Sunday, May 13, 2012

Goodbye First Love

The End of Romance


There's a cheeky scene towards the end of Mia Hansen-Løve's Goodbye First Love where once lovers Camille (Lola Créton) and Sullivan (Sebastian Urzendowsky) emerge from a cinema. They've just seen a French film, and Sullivan isn't happy. It's talky, over-serious and 'too French', he complains. Camille, on the other hand, loved it, although is unable to convince Sullivan of its supposed virtues. It's hard to know whether how ironic the director is being with this scene - obviously a little bit ironic, but it's an odd fit in a film that is otherwise presented without a hint of irony. Goodbye First Love is indeed over-serious and 'talky' in the way only Gallic films can be, and I can imagine many couples will emerge having a similarly divisive discussion about Goodbye First Love itself.

Let's jump back to act one. A synopsis: Camille and Sullivan are teens, and wildly in love. Sullivan, however, has itchy feet and is eager to travel to South America with friends. Camille is as heartbroken as you'd expect from an emotionally fragile fifteen year-old drama queen. The two enjoy their last weeks and months together, their first-love only interrupted by passionate arguments where Camille urges Sullivan to stick around in France. Despite Camille's pleading, Sullivan departs. Camille lives solely for his letters, and she tracks his travel progress with tacks on a map. But after a while, the letters stop. A distraught Camille reacts the only way an obsessive teen would and attempts suicide.

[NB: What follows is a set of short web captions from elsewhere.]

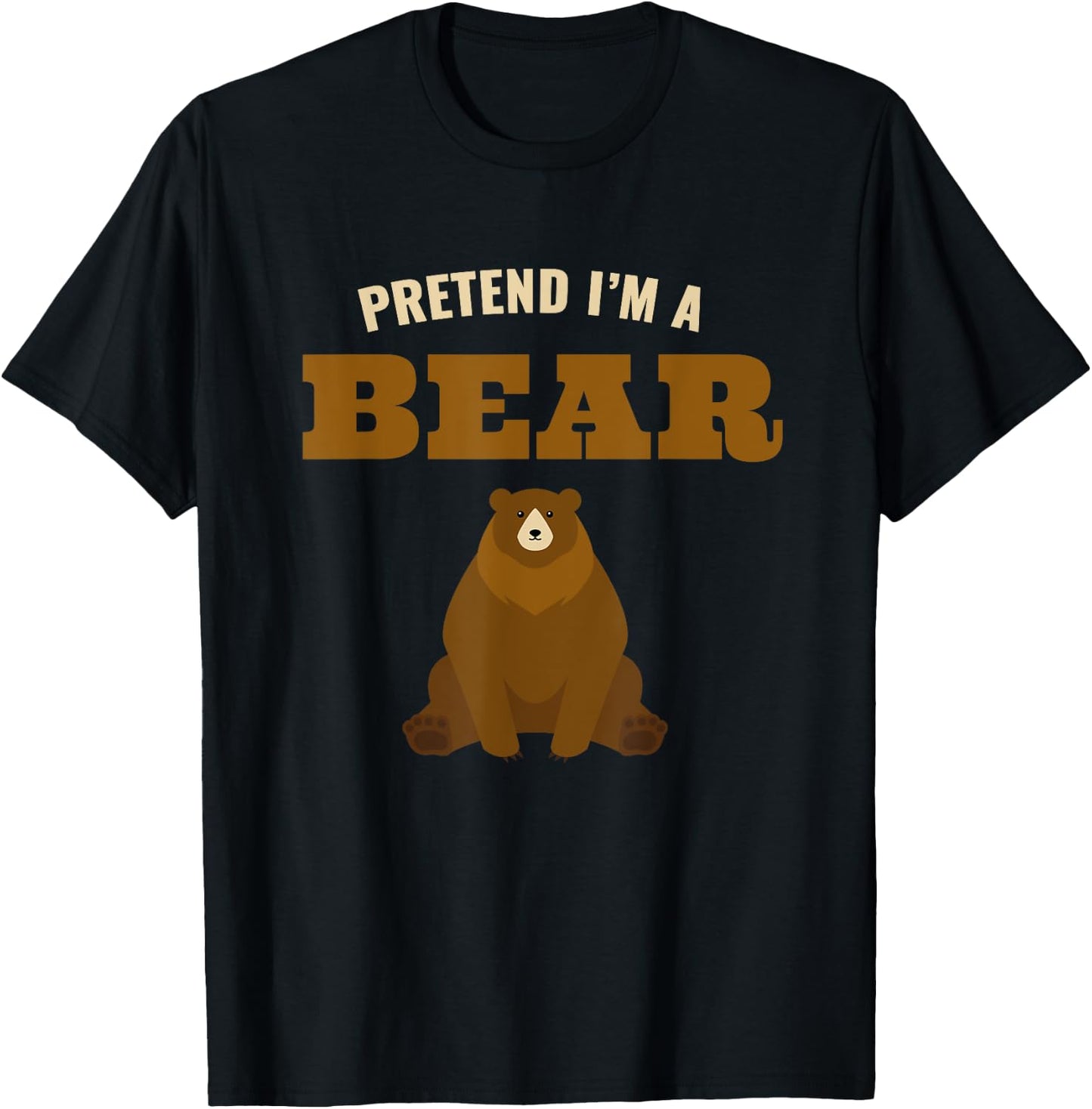 Pretend I'm A Bear, Funny Halloween Party Costume T-Shirt - T-Shirt | Black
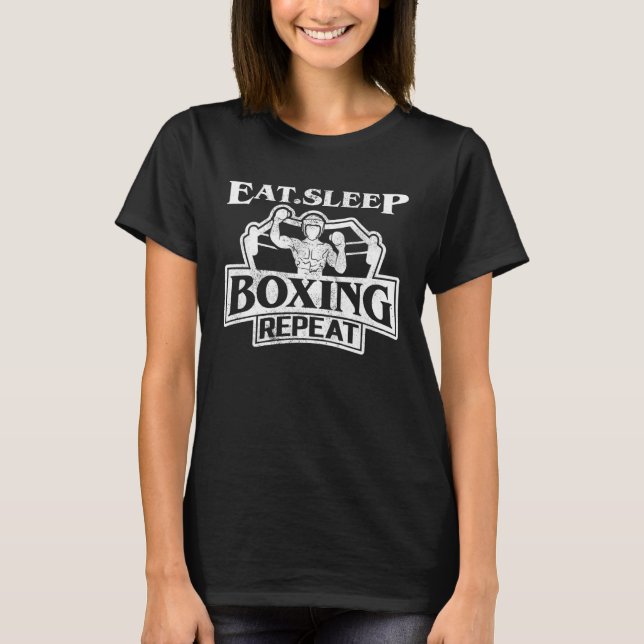 Eat Sleep Boxing Repeat Professional Boxing Fighte T-Shirt (Front)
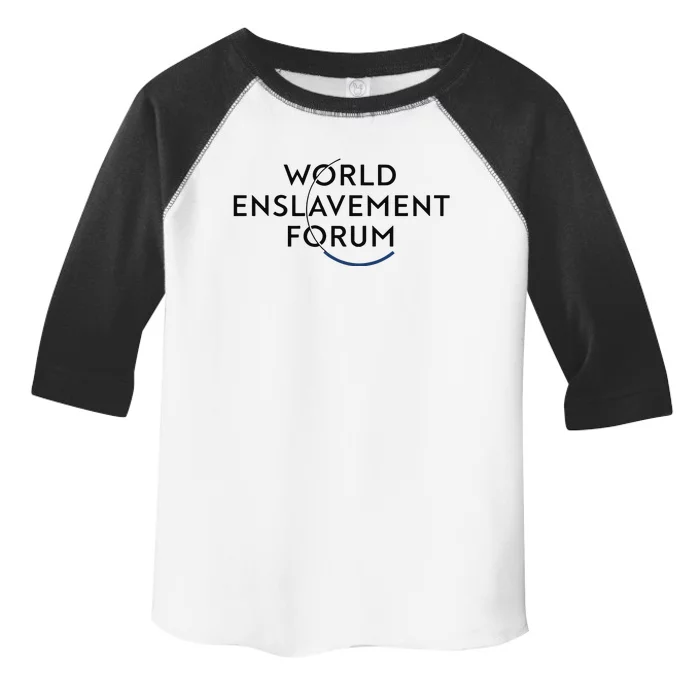 World Enslavement Forum Toddler Fine Jersey T-Shirt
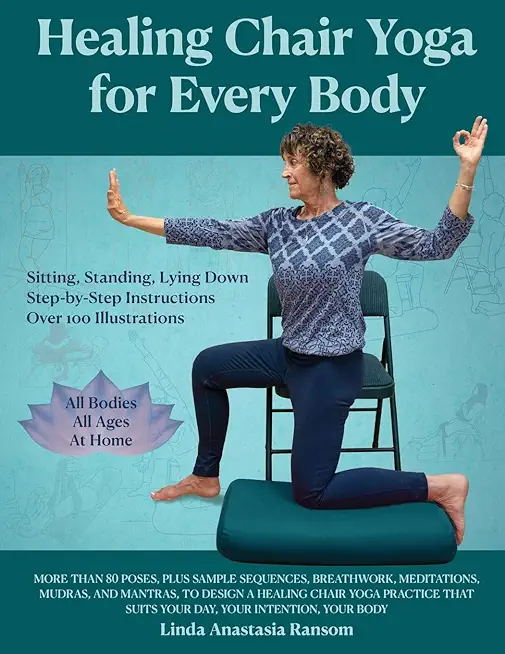 Healing Chair Yoga for Every Body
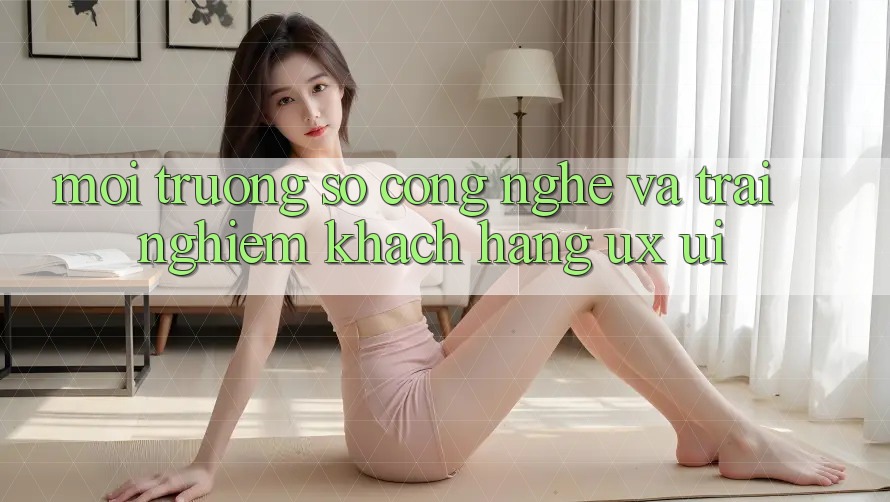 Môi trường số Công Nghệ Và Trải nghiệm Khách hàng (UX/UI)
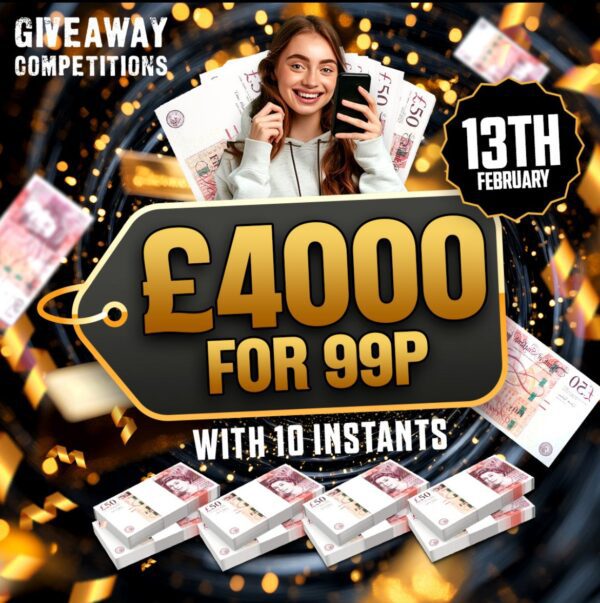 £4000 for 99p plus 10 instants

The film time-jumps, and we follow a (mostly) recovered Camille at various junctures over the next decade. She goes to college to study architecture. She rejects the casual sexual encounters of the college set, but ultimately falls for her much older professor Lorenz (Magne-Håvard Brekke). A relationship forms, and things are looking up. But a chance encounter with Sullivan's mother on the tram leads to a (Camille initiated) reunion. Is she really over her first love? (Answer: not really).

There's not a whole lot more than that to Goodbye First Love, by design. Hansen-Løve directs without pretension or over-stylisation. For the most part, it's an honest-to-goodness tale of a teenage romance that won't quite fade away. There's the odd burst of none-too-subtle symbolism - Sullivan's straw hat lingers like a literal weight on Camille's heart - but there's not many surprises. It's simply the eight-year duration of first love, warts and all.  

There's nothing wrong with that, per say, but Goodbye First Love does suffer from a lack of depth. At its worst, it's the cinematic equivalent of an emo song. There's only the most basic of insight to be gained, and the emotional peaks and troughs are ever familiar. Camille is a frustratingly over-sensitive and over-emotive protagonist - so wrapped up is she in her broken heart that it becomes repetitive and slightly exhausting. It's no fault of Créton, who puts in a fairly honest and effective performance. But teenage melancholy does not always make for the most original or engaging storytelling, and there's only so much moping one can suffer from an emotionally stunted protagonist. That Sullivan is a cocky, inconsistent and clearly unreliable boyfriend is immediately obvious to the viewer but infuriatingly incomprehensible for Camille.

If you think the aftermath of a teenage break-up warrants eight years of hard-earned emotional recovery, then you may find some resonance here. For others, it'll be mountains out of mole-hills. You might even feel a bit sorry for poor old Lorenz: a nice guy who becomes an unknowing third-party in Camille's continued pining for her lost love. The conclusion to this story is well-handled, but ultimately only really serves to remind us how slight the whole affair was.

But at least the pop music soundtrack is pleasant!

Goodbye First Love's ambitions are modest, then, and it certainly is a modest success. But it, like the anonymous film Sullivan deplores, is overwrought and very, very French. Devoid of humour but heavy in melancholia, it's a film that's watchable but not overly lovable. As a scrapbook account of a decade of young love & loss, it does its job with focus and efficiency. But while Camille cannot possibly forget Sullivan, the viewer will be hard-pressed to understand why. It's easy to say goodbye to these particular lovebirds.